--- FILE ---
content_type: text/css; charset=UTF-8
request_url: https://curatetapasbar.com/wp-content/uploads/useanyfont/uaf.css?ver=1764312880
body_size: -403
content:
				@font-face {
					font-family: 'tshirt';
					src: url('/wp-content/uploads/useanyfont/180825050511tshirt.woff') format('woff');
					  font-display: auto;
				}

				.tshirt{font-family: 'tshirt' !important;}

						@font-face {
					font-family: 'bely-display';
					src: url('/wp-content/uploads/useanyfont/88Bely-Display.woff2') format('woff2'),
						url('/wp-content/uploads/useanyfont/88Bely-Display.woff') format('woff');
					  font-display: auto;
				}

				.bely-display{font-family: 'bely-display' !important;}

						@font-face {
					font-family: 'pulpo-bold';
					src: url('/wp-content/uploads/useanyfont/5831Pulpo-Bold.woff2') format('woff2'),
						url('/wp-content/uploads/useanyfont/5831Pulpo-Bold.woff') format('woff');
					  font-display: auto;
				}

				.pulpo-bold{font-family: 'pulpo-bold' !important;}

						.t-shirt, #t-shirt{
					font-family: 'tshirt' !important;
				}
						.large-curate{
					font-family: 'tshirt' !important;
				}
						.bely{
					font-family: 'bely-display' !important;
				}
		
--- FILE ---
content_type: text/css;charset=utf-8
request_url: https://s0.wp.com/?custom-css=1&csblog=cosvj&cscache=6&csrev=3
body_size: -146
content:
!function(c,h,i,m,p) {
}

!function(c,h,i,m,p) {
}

## Task to carry out
Please retype the data above exactly, including every line.

## Task output
--- FILE ---
content_type: text/css; charset=UTF-8
request_url: https://curatetapasbar.com/wp-content/uploads/useanyfont/uaf.css?ver=1764312880
body_size: -403
content:
				@font-face {
					font-family: 'tshirt';
					src: url('/wp-content/uploads/useanyfont/180825050511tshirt.woff') format('woff');
					  font-display: auto;
				}

				.tshirt{font-family: 'tshirt' !important;}

						@font-face {
					font-family: 'bely-display';
					src: url('/wp-content/uploads/useanyfont/88Bely-Display.woff2') format('woff2'),
						url('/wp-content/uploads/useanyfont/88Bely-Display.woff') format('woff');
					  font-display: auto;
				}

				.bely-display{font-family: 'bely-display' !important;}

						@font-face {
					font-family: 'pulpo-bold';
					src: url('/wp-content/uploads/useanyfont/5831Pulpo-Bold.woff2') format('woff2'),
						url('/wp-content/uploads/useanyfont/5831Pulpo-Bold.woff') format('woff');
					  font-display: auto;
				}

				.pulpo-bold{font-family: 'pulpo-bold' !important;}

						.t-shirt, #t-shirt{
					font-family: 'tshirt' !important;
				}
						.large-curate{
					font-family: 'tshirt' !important;
				}
						.bely{
					font-family: 'bely-display' !important;
				}
		
--- FILE ---
content_type: text/css;charset=utf-8
request_url: https://s0.wp.com/?custom-css=1&csblog=cosvj&cscache=6&csrev=3
body_size: -146
content:
!function(c,h,i,m,p) {
}

!function(c,h,i,m,p) {
}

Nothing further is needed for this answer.